Mediation and Arbitration
Going through a divorce in court can be a very frustrating and costly process. So it should not be surprising that a number of alternative processes have been become common. Two of the most common are arbitration and mediation. In both situations the couple will hire a third party that will help resolve their differences. Both methods can offer a relief from the nastiness of a courtroom brawl, but each is very different.
Arbitration is like an informal court
Arbitration is a popular alternative to litigation that in many ways looks the same. Each spouse is typically represented by an attorney and an impartial observer will decide anything that cannot be settled between the parties. An arbitration is conducted much like a trial, but with less of the formal rules. The arbitrator will generally be presented with all the issues that are preventing the parties from settling the divorce.
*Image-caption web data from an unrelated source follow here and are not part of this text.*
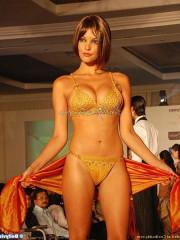 Aamna Sharif Nude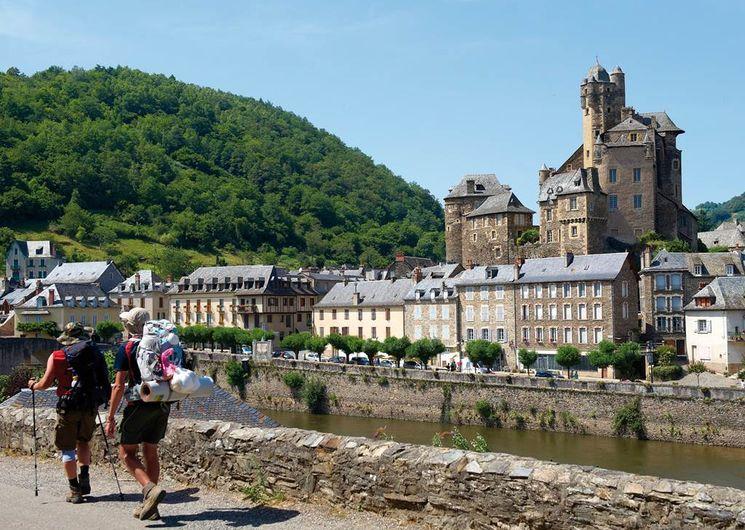 Un village étape sur les chemins de St-Jacques (chemin du Puy)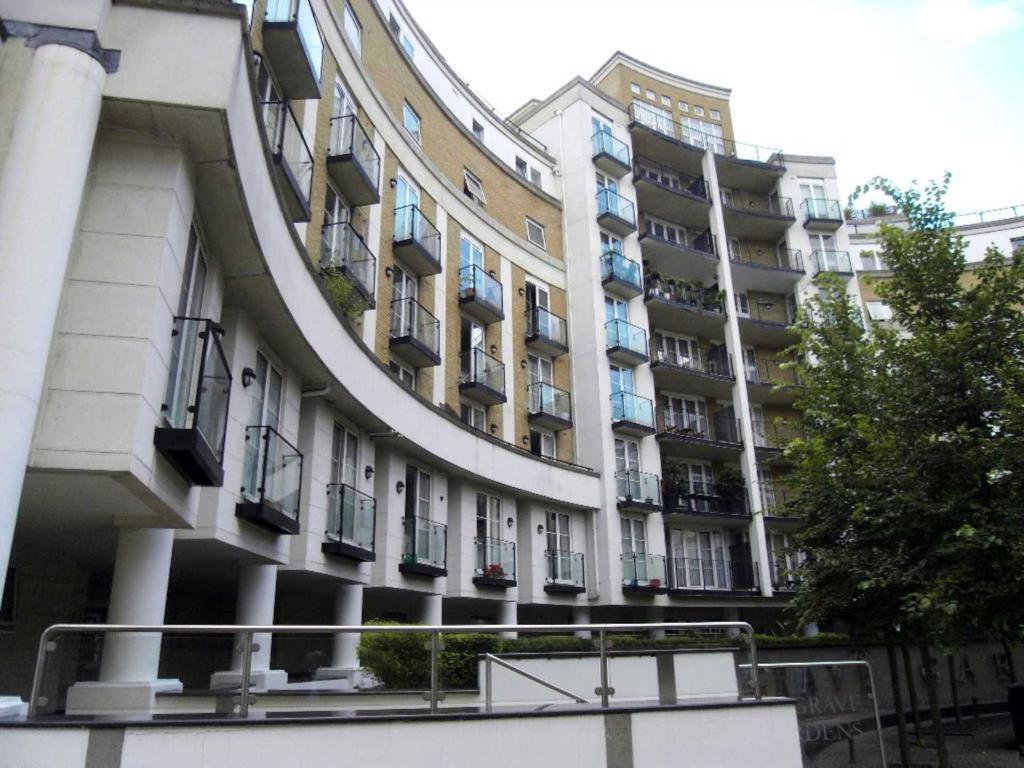 3 bedroom flat in Mary`s Court, Palgrave Gardens, Regent`s Park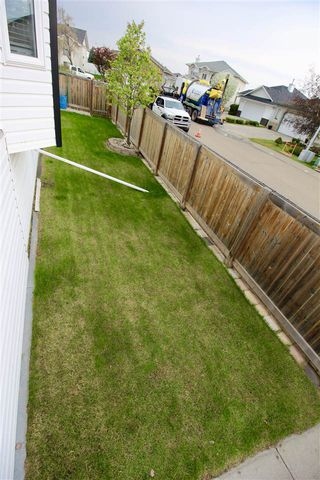 Photo 29: 7927 165 Avenue in Edmonton: Zone 28 House for sale : MLS®# E4158382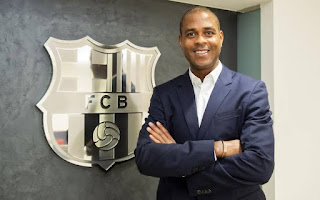 Barcelona academy director Kluivert congratulate Koeman on his appointment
Then, the arbitrator will hear testimony and review evidence so he or she can make decisions. The complex rules of evidence that apply in a courtroom are usually not relevant in an arbitration, and that can make it easier for spouses to get all the facts on the record.
Couples will typically only move to litigation after negotiations have have reached a stalemate or impasse. The good thing is an arbitrator can work around the parties’ schedule in a way a judge never would. Getting a contested divorce before a judge can take months or even years. Couples in arbitration can also have their arbitration in a variety of settings, such as a private office or in a home. Little to no private information ever needs to be presented to a court. The informal procedures can also drastically reduce the cost of hiring lawyers or experts like accountants. Arbitrators’ decisions often cannot be appealed.
Mediation guides the parties to an agreement
Mediation is a process where the two spouses will work with a neutral mediator who will help the spouses agree on the conditions of their divorce. At the onset, the spouses will generally meet with the mediator who will explain the process. After that, the mediator will conduct a series of working sessions, including some one-on-one sessions and some with both spouses, in order to pinpoint disagreements and move to common ground. Lawyers will typically not attend these sessions and the mediator must keep everything confidential. Mediators do not choose winners and losers the way a judge or arbitrator would. A mediated settlement can only be obtained if both parties agree.
Mediation is a process best used by spouses that are still on reasonably good terms. With open dialog and good-faith efforts, mediation can be quicker and less painful than an arbitration. The divorcing spouses must be able to communicate with each other and have some level of trust. If one party is suspected of hiding assets then mediation will probably not work. Marriages involving abuse or child neglect are probably unsuitable for mediation as well. Like arbitration, mediation can also be used just to solve some issues. For example a couple could use a mediator to settle child custody issues but an arbitrator or courtroom trial to settle financial issues.